PROBLEM DESCRIPTION:
In the passage about Johnson below, what name did the band take after he filled its vacancies with musicians from the Caribbean?

PAGE EXTRACT:
____________________

Johnson was born in Georgetown, British Guiana (present-day Guyana). He showed some musical ability, but his early interest in a career in dancing displeased his father, who wished him to study medicine. He was educated in Britain, but instead of continuing on to university, he travelled to New York, perfecting dance moves and immersing himself in the vibrant jazz scene in Harlem. Tall and elegant, he modelled himself professionally on Cab Calloway. He returned to Britain and set up the Aristocrats (or Emperors) of Jazz, a mainly black swing band, with Leslie Thompson, a Jamaican musician. In 1937 he took control of the band through a renegotiated contract, resulting in the departure of Thompson and several musicians. Johnson filled the vacancies with musicians from the Caribbean; the band's popularity grew and its name changed to the West Indian Dance Orchestra.
From 1938 the band started broadcasting on BBC Radio, recorded their first discs and appeared in an early television broadcast. Increasingly popular, they were employed as the house band at the Café de Paris, an upmarket and fashionable nightclub located in a basement premises below a cinema. A German bombing raid on London in March 1941 hit the cinema, killing at least 34 and injuring dozens more. Johnson and one of the band's saxophonists were among those killed; several other band members were injured.
The West Indian Dance Orchestra were the leading swing band in Britain at the time, well-known and popular through their radio broadcasts, but their impact was more social than musical. As leader of a mainly black orchestra playing the most up-to-date music of the time, Johnson was seen as a pioneer for black musical leaders in the UK. When the band broke up after Johnson's death, the members had an impact on the nature and sound of British jazz. In 1940 Johnson had begun a relationship with Gerald Hamilton, a man twenty years his senior. After Johnson's death Hamilton never travelled without a framed photograph of him, always referring to him as "my husband".[1]

____________________

(Collected data)
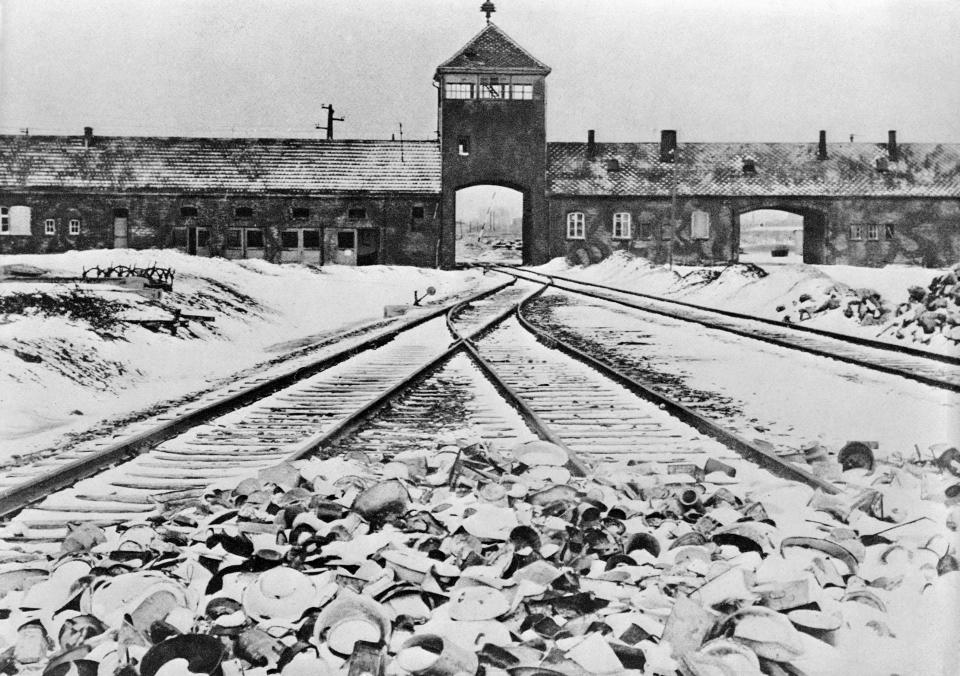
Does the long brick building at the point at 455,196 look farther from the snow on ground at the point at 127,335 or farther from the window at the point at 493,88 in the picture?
the snow on ground at the point at 127,335

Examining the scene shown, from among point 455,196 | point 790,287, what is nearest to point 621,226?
point 455,196

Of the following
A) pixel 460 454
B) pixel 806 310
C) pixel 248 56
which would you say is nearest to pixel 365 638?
pixel 460 454

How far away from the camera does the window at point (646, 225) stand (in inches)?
1271

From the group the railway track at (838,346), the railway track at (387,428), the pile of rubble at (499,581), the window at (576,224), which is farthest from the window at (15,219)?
the window at (576,224)

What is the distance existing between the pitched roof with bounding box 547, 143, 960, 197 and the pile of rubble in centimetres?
2429

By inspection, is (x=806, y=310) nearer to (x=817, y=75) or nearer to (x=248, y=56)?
(x=817, y=75)

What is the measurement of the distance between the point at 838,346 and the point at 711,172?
937 inches

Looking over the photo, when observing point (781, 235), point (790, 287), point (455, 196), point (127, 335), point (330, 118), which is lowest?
point (127, 335)

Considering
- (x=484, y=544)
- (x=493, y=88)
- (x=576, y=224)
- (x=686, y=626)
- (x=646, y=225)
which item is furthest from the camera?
(x=646, y=225)

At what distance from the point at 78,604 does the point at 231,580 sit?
0.54m

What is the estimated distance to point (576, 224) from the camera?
31.9m

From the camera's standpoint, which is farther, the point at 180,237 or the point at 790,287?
the point at 180,237

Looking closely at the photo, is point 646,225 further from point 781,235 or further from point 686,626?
point 686,626

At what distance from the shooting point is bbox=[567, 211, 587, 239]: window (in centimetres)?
3188
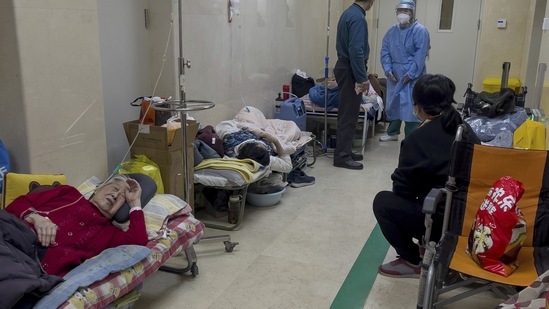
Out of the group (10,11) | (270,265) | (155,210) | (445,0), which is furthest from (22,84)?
(445,0)

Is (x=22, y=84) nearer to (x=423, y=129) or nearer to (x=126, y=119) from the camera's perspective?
(x=126, y=119)

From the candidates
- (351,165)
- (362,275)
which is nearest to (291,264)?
(362,275)

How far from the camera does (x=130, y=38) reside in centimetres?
342

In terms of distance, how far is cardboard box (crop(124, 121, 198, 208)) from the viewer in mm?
3018

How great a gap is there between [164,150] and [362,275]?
1341 millimetres

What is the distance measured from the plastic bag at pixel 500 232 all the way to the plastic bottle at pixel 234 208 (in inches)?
63.6

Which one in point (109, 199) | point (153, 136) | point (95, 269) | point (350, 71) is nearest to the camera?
point (95, 269)

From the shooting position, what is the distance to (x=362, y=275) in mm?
2832

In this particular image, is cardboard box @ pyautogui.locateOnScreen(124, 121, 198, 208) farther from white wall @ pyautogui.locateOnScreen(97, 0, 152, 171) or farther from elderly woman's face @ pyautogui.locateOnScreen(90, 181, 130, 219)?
elderly woman's face @ pyautogui.locateOnScreen(90, 181, 130, 219)

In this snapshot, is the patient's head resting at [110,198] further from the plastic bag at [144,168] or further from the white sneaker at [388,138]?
the white sneaker at [388,138]

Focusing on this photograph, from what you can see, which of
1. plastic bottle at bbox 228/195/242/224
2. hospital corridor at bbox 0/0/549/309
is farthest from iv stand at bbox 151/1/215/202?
plastic bottle at bbox 228/195/242/224

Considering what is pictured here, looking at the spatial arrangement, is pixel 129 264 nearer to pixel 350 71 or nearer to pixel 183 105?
pixel 183 105

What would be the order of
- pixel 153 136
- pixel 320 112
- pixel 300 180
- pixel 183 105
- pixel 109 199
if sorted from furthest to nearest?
pixel 320 112 → pixel 300 180 → pixel 153 136 → pixel 183 105 → pixel 109 199

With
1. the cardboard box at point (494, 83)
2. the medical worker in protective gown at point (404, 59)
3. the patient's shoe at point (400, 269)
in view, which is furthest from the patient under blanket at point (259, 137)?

____________________

RESPONSE BOX:
The West Indian Dance Orchestra.